Excerpt to read:
══════

I would tend to agree but:

With the limitations now on corporate donations and individual donations, it seems that membership purchases are now a significant revenue source.  People want something for their money.  A say and a vote on choosing a leader and policy is that "something".  

I could be wrong but getting the grass roots directly involved is a result of limiting large donations.  Parties need revenue and the need for that revenue has put the power in the hands of the party activists.


----------



## Altair (25 May 2018)

http://poll.forumresearch.com/post/2847/ontario-mid-campaign/



> Toronto, May 24th -  In a random sampling of public opinion taken by The Forum Poll™ among 906 Ontario voters, amongst those decided and leaning almost half of Ontarians (47%) say that they would support the NDP. A third (33%) say they would support the PCs, and one-sixth (14%) say they would support the Liberals. Few (4%) say they would support either the Green Party, or another party (2%).



There is no way this can be true...right?


----------



## Remius (25 May 2018)

I would say so if it weren't showing the NDP on an upward trend in virtually every poll.  it may just be an outlier poll but it supports what is happening in other polls. 

Likely this poll was done before the more recent Ford revelation so this won't be the best news for the PCs.

══════

Material:
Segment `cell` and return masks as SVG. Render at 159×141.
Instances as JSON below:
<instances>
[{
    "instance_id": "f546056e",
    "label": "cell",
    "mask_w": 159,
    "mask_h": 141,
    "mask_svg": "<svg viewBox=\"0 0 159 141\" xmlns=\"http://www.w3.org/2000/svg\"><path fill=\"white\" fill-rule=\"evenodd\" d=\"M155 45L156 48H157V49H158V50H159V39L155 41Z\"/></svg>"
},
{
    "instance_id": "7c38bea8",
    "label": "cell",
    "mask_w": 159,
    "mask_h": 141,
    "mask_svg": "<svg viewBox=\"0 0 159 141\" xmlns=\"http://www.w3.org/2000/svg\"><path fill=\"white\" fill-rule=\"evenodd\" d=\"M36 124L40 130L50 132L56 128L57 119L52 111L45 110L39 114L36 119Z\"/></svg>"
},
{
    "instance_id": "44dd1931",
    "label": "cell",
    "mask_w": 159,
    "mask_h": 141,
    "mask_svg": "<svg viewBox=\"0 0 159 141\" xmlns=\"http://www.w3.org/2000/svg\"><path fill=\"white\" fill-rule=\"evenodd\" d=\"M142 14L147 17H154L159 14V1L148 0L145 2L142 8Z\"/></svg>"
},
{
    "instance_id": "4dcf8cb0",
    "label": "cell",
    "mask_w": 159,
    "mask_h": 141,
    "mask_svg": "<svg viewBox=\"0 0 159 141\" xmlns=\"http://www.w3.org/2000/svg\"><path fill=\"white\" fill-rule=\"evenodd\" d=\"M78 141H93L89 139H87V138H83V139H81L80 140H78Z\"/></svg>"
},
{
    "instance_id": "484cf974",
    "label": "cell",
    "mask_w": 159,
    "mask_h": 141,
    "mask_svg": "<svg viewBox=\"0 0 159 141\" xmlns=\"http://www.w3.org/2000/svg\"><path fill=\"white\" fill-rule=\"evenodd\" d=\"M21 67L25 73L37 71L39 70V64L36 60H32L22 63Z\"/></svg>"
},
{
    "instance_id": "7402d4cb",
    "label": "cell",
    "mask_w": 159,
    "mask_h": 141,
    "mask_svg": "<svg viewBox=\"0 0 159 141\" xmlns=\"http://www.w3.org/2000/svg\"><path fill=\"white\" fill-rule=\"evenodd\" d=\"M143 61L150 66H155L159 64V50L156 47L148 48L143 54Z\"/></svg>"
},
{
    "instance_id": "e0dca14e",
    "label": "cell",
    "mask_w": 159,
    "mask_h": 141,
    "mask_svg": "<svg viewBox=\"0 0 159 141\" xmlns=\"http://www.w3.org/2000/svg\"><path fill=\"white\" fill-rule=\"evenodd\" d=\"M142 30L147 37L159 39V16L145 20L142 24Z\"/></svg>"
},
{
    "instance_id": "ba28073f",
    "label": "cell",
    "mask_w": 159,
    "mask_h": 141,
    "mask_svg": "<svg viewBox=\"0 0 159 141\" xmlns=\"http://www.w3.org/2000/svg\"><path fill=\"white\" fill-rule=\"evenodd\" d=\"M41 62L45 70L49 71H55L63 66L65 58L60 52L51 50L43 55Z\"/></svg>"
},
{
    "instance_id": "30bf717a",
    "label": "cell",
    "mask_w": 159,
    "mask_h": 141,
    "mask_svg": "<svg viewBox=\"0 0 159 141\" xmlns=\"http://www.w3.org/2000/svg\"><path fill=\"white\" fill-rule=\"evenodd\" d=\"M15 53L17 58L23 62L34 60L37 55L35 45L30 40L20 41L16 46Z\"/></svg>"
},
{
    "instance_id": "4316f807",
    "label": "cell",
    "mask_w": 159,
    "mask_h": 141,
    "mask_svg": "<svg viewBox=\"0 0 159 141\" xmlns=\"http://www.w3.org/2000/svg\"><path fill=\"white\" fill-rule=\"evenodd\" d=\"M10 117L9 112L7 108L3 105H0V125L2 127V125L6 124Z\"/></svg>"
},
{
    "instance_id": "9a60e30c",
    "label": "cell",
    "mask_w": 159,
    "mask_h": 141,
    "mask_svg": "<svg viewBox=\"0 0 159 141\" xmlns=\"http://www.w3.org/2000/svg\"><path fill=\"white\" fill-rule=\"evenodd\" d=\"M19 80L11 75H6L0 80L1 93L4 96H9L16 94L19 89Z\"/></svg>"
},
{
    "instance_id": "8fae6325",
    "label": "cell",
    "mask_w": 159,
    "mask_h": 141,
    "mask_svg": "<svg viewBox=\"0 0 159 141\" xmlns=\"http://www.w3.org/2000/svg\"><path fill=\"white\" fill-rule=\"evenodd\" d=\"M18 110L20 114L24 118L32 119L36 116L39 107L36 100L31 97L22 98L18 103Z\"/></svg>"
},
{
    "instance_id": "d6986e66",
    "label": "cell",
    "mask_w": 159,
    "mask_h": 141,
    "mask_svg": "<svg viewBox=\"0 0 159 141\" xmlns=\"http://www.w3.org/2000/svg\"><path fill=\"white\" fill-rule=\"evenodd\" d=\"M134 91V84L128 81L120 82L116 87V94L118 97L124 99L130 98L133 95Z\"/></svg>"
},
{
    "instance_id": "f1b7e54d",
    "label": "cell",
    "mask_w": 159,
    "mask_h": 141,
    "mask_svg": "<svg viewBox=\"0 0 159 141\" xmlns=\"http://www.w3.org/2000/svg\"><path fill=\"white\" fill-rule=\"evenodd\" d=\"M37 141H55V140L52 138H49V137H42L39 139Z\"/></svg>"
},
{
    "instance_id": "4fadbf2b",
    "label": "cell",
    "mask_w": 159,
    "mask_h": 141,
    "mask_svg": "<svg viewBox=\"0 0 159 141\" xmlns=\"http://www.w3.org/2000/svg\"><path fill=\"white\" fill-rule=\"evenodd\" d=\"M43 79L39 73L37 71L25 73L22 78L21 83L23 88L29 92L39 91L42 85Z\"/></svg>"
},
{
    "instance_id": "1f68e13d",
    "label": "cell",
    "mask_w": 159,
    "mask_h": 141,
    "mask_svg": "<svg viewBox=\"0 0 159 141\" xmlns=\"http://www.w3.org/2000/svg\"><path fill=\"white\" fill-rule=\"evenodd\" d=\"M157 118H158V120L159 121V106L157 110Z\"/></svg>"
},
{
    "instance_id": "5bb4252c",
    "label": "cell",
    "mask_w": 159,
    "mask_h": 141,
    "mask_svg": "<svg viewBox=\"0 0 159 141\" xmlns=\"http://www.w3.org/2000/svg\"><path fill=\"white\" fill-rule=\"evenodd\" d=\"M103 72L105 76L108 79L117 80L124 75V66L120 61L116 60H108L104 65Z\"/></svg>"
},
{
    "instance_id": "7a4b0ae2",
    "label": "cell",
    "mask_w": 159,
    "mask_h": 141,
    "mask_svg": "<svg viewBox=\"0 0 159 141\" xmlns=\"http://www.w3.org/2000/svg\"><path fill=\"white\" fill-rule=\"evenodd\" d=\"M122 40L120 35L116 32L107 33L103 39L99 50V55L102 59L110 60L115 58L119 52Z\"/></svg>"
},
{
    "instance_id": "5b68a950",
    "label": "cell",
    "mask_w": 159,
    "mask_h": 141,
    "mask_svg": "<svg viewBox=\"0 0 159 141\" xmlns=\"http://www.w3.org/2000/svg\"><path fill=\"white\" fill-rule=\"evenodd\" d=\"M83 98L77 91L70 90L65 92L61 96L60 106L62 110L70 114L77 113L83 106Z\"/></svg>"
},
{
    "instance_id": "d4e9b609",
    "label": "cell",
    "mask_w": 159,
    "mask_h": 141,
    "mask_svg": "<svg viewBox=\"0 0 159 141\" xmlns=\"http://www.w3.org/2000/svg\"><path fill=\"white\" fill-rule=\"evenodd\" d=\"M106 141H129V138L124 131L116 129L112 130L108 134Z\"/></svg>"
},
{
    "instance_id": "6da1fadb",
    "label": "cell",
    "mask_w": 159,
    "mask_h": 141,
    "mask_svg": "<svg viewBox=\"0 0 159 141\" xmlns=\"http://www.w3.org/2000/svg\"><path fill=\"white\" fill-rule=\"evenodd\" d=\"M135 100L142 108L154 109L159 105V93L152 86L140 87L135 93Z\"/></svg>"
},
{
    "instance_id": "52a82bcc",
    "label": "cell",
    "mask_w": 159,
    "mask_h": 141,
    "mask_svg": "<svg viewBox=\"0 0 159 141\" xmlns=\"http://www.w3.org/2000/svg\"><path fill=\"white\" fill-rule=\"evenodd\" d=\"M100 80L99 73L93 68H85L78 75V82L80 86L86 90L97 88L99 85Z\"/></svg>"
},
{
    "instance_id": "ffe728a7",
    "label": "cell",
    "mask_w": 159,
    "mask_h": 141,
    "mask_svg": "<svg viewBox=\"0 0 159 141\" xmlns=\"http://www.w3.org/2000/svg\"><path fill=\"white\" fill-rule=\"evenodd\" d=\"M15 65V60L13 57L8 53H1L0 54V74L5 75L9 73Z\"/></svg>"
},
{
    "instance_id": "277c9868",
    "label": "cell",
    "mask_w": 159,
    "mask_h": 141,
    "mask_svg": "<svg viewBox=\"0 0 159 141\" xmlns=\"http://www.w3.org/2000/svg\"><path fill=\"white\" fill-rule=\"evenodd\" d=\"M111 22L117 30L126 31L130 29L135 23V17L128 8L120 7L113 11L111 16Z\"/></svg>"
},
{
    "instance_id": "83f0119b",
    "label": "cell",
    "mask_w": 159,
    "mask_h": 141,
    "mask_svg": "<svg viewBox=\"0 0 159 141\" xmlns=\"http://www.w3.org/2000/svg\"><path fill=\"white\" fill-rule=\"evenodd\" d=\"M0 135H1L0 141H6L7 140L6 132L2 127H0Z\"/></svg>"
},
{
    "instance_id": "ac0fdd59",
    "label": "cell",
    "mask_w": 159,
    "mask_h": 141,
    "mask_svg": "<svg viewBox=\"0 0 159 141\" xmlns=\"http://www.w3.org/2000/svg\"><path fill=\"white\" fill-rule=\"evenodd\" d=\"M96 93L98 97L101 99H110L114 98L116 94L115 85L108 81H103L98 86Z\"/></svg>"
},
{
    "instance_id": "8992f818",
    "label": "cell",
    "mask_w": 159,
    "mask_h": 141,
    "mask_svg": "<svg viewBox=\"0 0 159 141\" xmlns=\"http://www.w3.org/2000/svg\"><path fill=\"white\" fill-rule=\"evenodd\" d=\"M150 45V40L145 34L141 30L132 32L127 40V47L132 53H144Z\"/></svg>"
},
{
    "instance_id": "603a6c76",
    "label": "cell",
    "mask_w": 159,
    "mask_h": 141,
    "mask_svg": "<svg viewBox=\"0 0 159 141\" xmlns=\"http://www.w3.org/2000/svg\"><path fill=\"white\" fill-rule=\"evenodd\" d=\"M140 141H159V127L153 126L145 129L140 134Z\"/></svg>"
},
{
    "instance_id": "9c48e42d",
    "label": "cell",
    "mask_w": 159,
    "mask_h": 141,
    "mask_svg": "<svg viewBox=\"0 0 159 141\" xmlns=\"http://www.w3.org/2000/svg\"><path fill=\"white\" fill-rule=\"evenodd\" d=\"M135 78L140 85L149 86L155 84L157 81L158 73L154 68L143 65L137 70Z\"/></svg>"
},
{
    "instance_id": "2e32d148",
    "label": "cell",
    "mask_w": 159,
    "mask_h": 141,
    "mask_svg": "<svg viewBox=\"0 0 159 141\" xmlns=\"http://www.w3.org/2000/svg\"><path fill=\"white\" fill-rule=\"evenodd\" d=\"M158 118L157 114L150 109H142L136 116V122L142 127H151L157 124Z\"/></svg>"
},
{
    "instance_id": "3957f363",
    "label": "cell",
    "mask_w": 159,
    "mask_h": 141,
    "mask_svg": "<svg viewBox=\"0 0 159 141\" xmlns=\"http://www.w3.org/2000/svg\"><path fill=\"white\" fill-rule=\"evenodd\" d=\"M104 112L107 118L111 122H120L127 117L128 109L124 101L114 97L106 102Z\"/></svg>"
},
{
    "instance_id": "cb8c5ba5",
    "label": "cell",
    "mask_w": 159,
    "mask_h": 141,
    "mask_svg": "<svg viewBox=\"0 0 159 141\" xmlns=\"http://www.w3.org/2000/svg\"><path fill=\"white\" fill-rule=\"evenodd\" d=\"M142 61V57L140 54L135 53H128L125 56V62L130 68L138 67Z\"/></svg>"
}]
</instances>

══════

What to do:
**1)** Answer these questions using the forum thread on Ontario politics:
(a) According to the first post, what have the limits on corporate and individual donations turned into a significant revenue source?
(b) How many Ontario voters did the Forum Poll sample?
(c) What share of decided and leaning voters in that poll said they would support the Liberals?
**2)** Reproduce word for word the passage of the forum thread on Ontario politics that opens with the words "There is no" and closes with "for the PCs.".

Set of answers:
**1)**
(a) Membership purchases
(b) 906
(c) One-sixth (14%)

**2)**
There is no way this can be true...right?


----------



## Remius (25 May 2018)

I would say so if it weren't showing the NDP on an upward trend in virtually every poll.  it may just be an outlier poll but it supports what is happening in other polls. 

Likely this poll was done before the more recent Ford revelation so this won't be the best news for the PCs.